But let it not be closed in for too long. Rabbits can get depressed, stressed, and lonely whenever they are left alone. They either need attention from others of their species or yours as their owner.
Since you can’t be with the rabbit all the time, let it learn to coexist with the others. You can contribute to the peace by distracting the rabbit with treats whenever it starts fighting the others. It will soon realize that the behavior is undesirable, and hopefully, things will be better.
Stopping Rabbits From Being Territorial And Fighting
This section gives you a list of things to focus on as you stop your rabbit from expressing excess territoriality:
1. Wait Until They Have Bonded
To better the situation among the rabbits, they need to see each other as friends and not foes. When you have all the bunnies connected, it will be difficult for them to start fighting. Once they are bonded, you won’t be able to separate them.
But how do you do it? First, start by putting them in separate enclosures. This helps them to connect using scents. After some time, introduce them to each other in a neutral area – somewhere that neither of them will claim to be the alpha. If the rabbits ignore each other and hop around, that’s better than fighting.
Things should go well if the rabbits start grooming each other, cuddle together, and share toys. You should count it as a win if the bunnies try to sleep next to each other even when separated by a wire mesh (cage against cage).

- Data items -
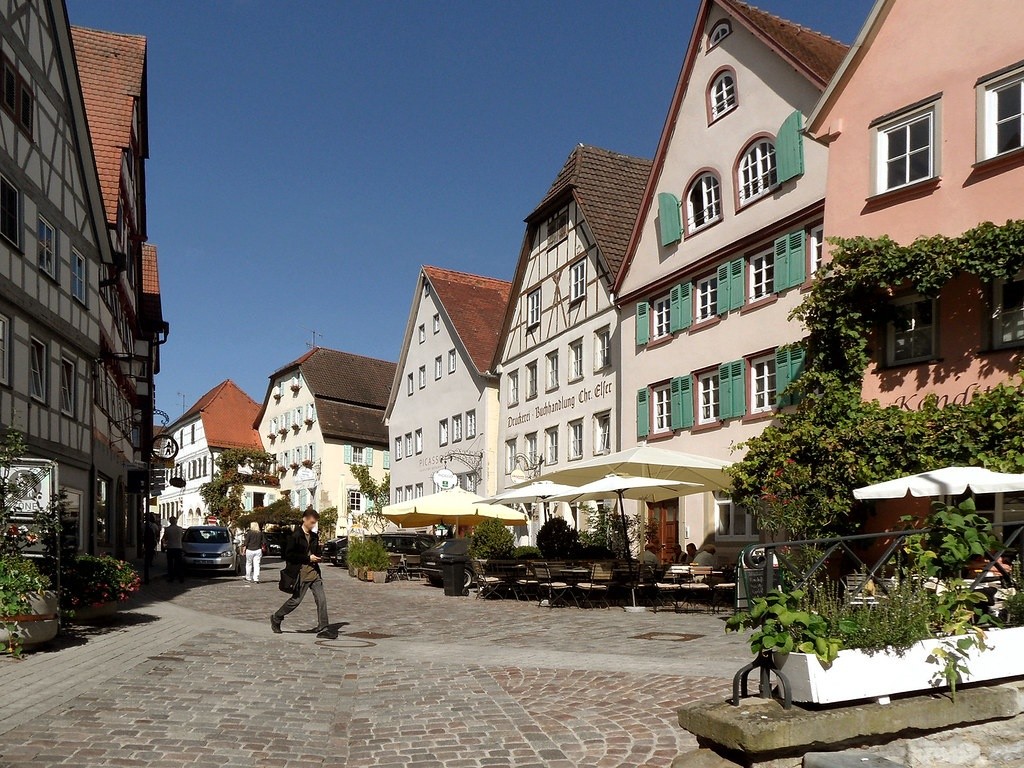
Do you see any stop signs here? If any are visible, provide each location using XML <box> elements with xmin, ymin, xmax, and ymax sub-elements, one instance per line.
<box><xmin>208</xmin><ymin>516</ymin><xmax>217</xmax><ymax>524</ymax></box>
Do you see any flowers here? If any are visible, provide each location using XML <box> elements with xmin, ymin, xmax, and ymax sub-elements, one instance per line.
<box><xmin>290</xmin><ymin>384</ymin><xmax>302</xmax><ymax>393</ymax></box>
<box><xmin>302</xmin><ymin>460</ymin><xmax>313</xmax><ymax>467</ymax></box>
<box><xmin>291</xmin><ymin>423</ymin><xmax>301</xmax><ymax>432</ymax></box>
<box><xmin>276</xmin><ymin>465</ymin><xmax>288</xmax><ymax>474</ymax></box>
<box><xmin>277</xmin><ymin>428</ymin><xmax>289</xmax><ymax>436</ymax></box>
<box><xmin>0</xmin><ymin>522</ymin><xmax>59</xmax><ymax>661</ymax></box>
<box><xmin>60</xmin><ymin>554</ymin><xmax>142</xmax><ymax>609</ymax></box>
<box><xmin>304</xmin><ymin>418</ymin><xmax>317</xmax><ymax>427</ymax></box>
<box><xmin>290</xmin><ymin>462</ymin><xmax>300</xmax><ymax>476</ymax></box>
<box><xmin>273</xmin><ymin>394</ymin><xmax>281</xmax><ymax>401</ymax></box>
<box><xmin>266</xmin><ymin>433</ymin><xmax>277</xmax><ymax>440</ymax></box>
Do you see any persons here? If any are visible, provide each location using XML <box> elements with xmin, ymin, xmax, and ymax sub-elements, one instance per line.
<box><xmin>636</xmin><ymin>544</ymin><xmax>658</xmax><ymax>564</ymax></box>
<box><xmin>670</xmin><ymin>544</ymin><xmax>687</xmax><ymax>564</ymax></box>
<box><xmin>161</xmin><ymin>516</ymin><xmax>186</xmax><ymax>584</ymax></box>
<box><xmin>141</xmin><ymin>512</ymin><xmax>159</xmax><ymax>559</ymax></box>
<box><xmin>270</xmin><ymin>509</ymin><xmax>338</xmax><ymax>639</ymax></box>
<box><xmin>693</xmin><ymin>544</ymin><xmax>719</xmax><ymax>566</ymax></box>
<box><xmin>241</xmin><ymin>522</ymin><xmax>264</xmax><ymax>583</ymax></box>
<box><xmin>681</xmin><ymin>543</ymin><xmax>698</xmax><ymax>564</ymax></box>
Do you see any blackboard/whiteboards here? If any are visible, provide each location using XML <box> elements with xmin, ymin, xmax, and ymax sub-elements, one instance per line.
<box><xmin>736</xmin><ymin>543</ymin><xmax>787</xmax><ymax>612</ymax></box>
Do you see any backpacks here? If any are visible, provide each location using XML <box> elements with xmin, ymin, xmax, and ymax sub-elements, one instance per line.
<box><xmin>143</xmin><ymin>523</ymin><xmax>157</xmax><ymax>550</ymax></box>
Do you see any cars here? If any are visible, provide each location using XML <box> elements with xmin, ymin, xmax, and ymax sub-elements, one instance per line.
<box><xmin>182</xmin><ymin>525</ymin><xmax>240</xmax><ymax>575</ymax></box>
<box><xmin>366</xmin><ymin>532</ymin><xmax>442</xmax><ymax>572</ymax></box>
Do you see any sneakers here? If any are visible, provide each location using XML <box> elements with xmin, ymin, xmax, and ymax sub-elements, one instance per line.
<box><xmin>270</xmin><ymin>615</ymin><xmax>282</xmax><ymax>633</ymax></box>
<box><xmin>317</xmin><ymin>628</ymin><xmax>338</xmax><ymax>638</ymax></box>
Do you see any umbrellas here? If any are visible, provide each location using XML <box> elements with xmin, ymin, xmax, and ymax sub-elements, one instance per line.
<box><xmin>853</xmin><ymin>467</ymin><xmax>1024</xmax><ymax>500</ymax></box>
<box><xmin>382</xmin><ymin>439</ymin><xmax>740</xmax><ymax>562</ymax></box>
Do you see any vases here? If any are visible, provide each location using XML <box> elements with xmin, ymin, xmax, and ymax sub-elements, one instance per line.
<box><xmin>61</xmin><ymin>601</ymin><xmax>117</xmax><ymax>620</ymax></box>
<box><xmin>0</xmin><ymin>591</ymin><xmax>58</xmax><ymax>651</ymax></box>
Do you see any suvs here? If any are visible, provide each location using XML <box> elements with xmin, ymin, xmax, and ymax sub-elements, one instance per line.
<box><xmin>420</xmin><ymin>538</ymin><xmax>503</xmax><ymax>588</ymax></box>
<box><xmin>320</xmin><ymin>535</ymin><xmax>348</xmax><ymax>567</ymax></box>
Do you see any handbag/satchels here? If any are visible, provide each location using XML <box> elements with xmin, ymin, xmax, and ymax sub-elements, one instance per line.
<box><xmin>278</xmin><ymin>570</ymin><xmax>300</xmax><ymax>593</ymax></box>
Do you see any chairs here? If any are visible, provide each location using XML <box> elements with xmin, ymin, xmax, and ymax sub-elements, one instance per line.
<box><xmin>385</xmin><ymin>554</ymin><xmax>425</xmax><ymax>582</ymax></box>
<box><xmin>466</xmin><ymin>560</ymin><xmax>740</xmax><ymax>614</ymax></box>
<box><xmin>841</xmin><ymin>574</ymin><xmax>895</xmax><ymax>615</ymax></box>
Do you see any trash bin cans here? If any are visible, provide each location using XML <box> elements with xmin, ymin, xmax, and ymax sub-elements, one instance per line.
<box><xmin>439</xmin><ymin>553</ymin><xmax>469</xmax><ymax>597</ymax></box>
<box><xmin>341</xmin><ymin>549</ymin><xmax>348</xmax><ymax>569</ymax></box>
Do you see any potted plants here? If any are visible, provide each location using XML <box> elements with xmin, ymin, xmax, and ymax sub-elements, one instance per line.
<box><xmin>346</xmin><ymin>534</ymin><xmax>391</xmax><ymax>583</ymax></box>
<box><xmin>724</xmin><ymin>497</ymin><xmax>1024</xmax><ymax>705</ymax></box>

- WHAT YOU NEED TO DO -
1. According to the passage on territorial rabbits, what can an owner do when a rabbit starts fighting the others?
2. Write a continuation of the passage on stopping rabbits from fighting, beginning right after its final sentence.

- ANSWERS PROVIDED -
1. Distract the rabbit with treats.

2.
If you see any form of agitation brewing, take them away from each other. You should look for signs such as growling, mounting, chasing each other, and fighting.
2. Fix The Rabbits Involved
Territorial and aggressive behavior may be attributed to reproductive hormones. Once you neuter or spay a rabbit, its personality will change immensely. To put this to perspective, an intact female will reject any form of companionship by aggressive means. And the unneutered males will fight, hump, and scratch with enthusiasm and energy.
The surgical procedures of calming down the rabbit nerves will help mitigate the fights to a significant degree. A fixed rabbit will have low levels of hormones, meaning that it won’t experience spontaneous aggression.
Aside from the fixing, it is recommended that you keep two rabbits of different sexes. When you have two males or two females, there will always be a constant struggle. And whichever sexes you choose, ensure that they are both fixed.
3. Get A Hutch Large-Enough For Both Rabbits
If you choose to separate the two territorial bunnies, you should get sizeable hutches – hutches that won’t be crammed. If the rabbit feels like its space is a little too tight, it becomes mischievous.
Give room for your rabbit to explore – to jump and hop and feel alive. Have a cage of not less than 12 feet squared. And more – you also need to provide an exercise of about 32 feet squared—the more room, the better the bunny’s experience.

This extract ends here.